======== Input records

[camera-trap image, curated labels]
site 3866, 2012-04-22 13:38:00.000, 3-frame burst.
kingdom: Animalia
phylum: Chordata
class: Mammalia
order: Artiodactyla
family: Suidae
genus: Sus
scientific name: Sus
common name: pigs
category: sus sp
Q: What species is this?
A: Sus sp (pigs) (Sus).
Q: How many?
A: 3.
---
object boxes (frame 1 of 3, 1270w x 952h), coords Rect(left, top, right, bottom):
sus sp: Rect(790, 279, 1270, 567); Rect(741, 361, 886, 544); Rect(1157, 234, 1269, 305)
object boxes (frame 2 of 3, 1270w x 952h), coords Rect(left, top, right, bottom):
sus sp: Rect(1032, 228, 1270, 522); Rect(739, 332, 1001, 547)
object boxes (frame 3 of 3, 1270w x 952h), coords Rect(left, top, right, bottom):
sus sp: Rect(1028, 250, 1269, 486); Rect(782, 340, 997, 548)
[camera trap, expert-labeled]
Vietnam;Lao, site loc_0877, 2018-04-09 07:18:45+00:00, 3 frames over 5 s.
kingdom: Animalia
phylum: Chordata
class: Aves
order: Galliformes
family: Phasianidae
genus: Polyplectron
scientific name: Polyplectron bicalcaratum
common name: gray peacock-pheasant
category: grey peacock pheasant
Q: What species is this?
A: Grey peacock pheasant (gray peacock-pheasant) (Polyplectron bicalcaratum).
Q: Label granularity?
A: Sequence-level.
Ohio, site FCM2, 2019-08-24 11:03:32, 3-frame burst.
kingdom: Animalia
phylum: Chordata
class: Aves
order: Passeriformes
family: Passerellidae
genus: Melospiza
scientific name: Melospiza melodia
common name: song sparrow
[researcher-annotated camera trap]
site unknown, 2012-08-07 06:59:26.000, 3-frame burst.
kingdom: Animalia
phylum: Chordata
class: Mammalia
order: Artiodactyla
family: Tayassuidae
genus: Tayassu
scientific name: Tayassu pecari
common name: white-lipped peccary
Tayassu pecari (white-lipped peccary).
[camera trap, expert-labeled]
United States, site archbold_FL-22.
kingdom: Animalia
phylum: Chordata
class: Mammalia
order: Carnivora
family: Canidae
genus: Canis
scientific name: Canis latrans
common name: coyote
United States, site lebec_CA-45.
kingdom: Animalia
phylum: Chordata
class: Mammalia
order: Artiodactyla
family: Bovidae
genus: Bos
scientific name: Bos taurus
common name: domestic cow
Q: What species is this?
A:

================

What the task asks:
Please return all of the entries above, exactly and completely.

Result of this exercise:
[camera-trap image, curated labels]
site 3866, 2012-04-22 13:38:00.000, 3-frame burst.
kingdom: Animalia
phylum: Chordata
class: Mammalia
order: Artiodactyla
family: Suidae
genus: Sus
scientific name: Sus
common name: pigs
category: sus sp
Q: What species is this?
A: Sus sp (pigs) (Sus).
Q: How many?
A: 3.
---
object boxes (frame 1 of 3, 1270w x 952h), coords Rect(left, top, right, bottom):
sus sp: Rect(790, 279, 1270, 567); Rect(741, 361, 886, 544); Rect(1157, 234, 1269, 305)
object boxes (frame 2 of 3, 1270w x 952h), coords Rect(left, top, right, bottom):
sus sp: Rect(1032, 228, 1270, 522); Rect(739, 332, 1001, 547)
object boxes (frame 3 of 3, 1270w x 952h), coords Rect(left, top, right, bottom):
sus sp: Rect(1028, 250, 1269, 486); Rect(782, 340, 997, 548)
[camera trap, expert-labeled]
Vietnam;Lao, site loc_0877, 2018-04-09 07:18:45+00:00, 3 frames over 5 s.
kingdom: Animalia
phylum: Chordata
class: Aves
order: Galliformes
family: Phasianidae
genus: Polyplectron
scientific name: Polyplectron bicalcaratum
common name: gray peacock-pheasant
category: grey peacock pheasant
Q: What species is this?
A: Grey peacock pheasant (gray peacock-pheasant) (Polyplectron bicalcaratum).
Q: Label granularity?
A: Sequence-level.
Ohio, site FCM2, 2019-08-24 11:03:32, 3-frame burst.
kingdom: Animalia
phylum: Chordata
class: Aves
order: Passeriformes
family: Passerellidae
genus: Melospiza
scientific name: Melospiza melodia
common name: song sparrow
[researcher-annotated camera trap]
site unknown, 2012-08-07 06:59:26.000, 3-frame burst.
kingdom: Animalia
phylum: Chordata
class: Mammalia
order: Artiodactyla
family: Tayassuidae
genus: Tayassu
scientific name: Tayassu pecari
common name: white-lipped peccary
Tayassu pecari (white-lipped peccary).
[camera trap, expert-labeled]
United States, site archbold_FL-22.
kingdom: Animalia
phylum: Chordata
class: Mammalia
order: Carnivora
family: Canidae
genus: Canis
scientific name: Canis latrans
common name: coyote
United States, site lebec_CA-45.
kingdom: Animalia
phylum: Chordata
class: Mammalia
order: Artiodactyla
family: Bovidae
genus: Bos
scientific name: Bos taurus
common name: domestic cow
Q: What species is this?
A:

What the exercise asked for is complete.